WHAT YOU SHOULD DO –
What's needed is a full, exact retyping of the records.

::: RECORDS TO PROCESS

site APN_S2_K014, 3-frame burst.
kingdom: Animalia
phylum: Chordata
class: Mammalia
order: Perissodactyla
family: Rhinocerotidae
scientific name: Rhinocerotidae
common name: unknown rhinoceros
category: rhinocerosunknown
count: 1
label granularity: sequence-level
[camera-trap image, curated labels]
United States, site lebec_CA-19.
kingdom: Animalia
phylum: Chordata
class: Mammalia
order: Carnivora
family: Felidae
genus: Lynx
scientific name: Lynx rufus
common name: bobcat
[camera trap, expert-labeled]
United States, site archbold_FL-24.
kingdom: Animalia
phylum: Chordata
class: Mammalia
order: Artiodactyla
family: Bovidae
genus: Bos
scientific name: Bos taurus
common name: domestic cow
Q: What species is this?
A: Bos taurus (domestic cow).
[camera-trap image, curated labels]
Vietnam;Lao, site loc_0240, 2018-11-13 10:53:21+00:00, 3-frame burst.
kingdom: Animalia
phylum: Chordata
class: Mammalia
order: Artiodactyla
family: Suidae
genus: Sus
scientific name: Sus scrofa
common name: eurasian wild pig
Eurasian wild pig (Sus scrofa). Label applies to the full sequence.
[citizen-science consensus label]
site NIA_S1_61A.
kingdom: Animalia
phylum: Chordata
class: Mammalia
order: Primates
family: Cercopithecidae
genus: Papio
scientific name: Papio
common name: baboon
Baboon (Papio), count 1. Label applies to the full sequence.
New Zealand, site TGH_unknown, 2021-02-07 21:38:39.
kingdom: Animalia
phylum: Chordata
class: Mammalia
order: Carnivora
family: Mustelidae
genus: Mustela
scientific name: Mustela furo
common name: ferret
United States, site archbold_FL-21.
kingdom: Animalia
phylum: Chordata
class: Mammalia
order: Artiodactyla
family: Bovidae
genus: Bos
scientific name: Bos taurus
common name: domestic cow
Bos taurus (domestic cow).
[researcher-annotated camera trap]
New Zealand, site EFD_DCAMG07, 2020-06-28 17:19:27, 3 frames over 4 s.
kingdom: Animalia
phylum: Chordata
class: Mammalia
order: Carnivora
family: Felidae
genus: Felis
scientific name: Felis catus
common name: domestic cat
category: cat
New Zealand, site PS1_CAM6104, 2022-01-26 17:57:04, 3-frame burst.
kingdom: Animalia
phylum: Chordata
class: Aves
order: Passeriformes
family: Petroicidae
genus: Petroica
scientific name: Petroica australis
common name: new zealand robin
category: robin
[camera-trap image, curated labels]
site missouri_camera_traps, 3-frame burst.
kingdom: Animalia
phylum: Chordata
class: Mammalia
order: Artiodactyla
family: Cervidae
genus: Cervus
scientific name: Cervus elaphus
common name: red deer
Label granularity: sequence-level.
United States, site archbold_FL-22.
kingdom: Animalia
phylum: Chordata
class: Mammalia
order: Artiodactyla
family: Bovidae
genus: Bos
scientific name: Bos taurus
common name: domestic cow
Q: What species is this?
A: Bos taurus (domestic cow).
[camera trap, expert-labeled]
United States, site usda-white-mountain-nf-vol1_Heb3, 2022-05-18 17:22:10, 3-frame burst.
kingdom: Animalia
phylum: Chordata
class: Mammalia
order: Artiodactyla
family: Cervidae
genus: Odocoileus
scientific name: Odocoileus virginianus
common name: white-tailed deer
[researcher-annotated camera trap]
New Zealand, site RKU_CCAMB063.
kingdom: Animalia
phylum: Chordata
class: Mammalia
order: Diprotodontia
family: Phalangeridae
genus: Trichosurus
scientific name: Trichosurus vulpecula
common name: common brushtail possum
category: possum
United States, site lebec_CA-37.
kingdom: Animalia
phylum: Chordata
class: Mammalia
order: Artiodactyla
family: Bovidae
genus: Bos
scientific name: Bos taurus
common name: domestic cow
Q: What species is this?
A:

::::::

OUTPUT FOR THIS EXERCISE –
site APN_S2_K014, 3-frame burst.
kingdom: Animalia
phylum: Chordata
class: Mammalia
order: Perissodactyla
family: Rhinocerotidae
scientific name: Rhinocerotidae
common name: unknown rhinoceros
category: rhinocerosunknown
count: 1
label granularity: sequence-level
[camera-trap image, curated labels]
United States, site lebec_CA-19.
kingdom: Animalia
phylum: Chordata
class: Mammalia
order: Carnivora
family: Felidae
genus: Lynx
scientific name: Lynx rufus
common name: bobcat
[camera trap, expert-labeled]
United States, site archbold_FL-24.
kingdom: Animalia
phylum: Chordata
class: Mammalia
order: Artiodactyla
family: Bovidae
genus: Bos
scientific name: Bos taurus
common name: domestic cow
Q: What species is this?
A: Bos taurus (domestic cow).
[camera-trap image, curated labels]
Vietnam;Lao, site loc_0240, 2018-11-13 10:53:21+00:00, 3-frame burst.
kingdom: Animalia
phylum: Chordata
class: Mammalia
order: Artiodactyla
family: Suidae
genus: Sus
scientific name: Sus scrofa
common name: eurasian wild pig
Eurasian wild pig (Sus scrofa). Label applies to the full sequence.
[citizen-science consensus label]
site NIA_S1_61A.
kingdom: Animalia
phylum: Chordata
class: Mammalia
order: Primates
family: Cercopithecidae
genus: Papio
scientific name: Papio
common name: baboon
Baboon (Papio), count 1. Label applies to the full sequence.
New Zealand, site TGH_unknown, 2021-02-07 21:38:39.
kingdom: Animalia
phylum: Chordata
class: Mammalia
order: Carnivora
family: Mustelidae
genus: Mustela
scientific name: Mustela furo
common name: ferret
United States, site archbold_FL-21.
kingdom: Animalia
phylum: Chordata
class: Mammalia
order: Artiodactyla
family: Bovidae
genus: Bos
scientific name: Bos taurus
common name: domestic cow
Bos taurus (domestic cow).
[researcher-annotated camera trap]
New Zealand, site EFD_DCAMG07, 2020-06-28 17:19:27, 3 frames over 4 s.
kingdom: Animalia
phylum: Chordata
class: Mammalia
order: Carnivora
family: Felidae
genus: Felis
scientific name: Felis catus
common name: domestic cat
category: cat
New Zealand, site PS1_CAM6104, 2022-01-26 17:57:04, 3-frame burst.
kingdom: Animalia
phylum: Chordata
class: Aves
order: Passeriformes
family: Petroicidae
genus: Petroica
scientific name: Petroica australis
common name: new zealand robin
category: robin
[camera-trap image, curated labels]
site missouri_camera_traps, 3-frame burst.
kingdom: Animalia
phylum: Chordata
class: Mammalia
order: Artiodactyla
family: Cervidae
genus: Cervus
scientific name: Cervus elaphus
common name: red deer
Label granularity: sequence-level.
United States, site archbold_FL-22.
kingdom: Animalia
phylum: Chordata
class: Mammalia
order: Artiodactyla
family: Bovidae
genus: Bos
scientific name: Bos taurus
common name: domestic cow
Q: What species is this?
A: Bos taurus (domestic cow).
[camera trap, expert-labeled]
United States, site usda-white-mountain-nf-vol1_Heb3, 2022-05-18 17:22:10, 3-frame burst.
kingdom: Animalia
phylum: Chordata
class: Mammalia
order: Artiodactyla
family: Cervidae
genus: Odocoileus
scientific name: Odocoileus virginianus
common name: white-tailed deer
[researcher-annotated camera trap]
New Zealand, site RKU_CCAMB063.
kingdom: Animalia
phylum: Chordata
class: Mammalia
order: Diprotodontia
family: Phalangeridae
genus: Trichosurus
scientific name: Trichosurus vulpecula
common name: common brushtail possum
category: possum
United States, site lebec_CA-37.
kingdom: Animalia
phylum: Chordata
class: Mammalia
order: Artiodactyla
family: Bovidae
genus: Bos
scientific name: Bos taurus
common name: domestic cow
Q: What species is this?
A:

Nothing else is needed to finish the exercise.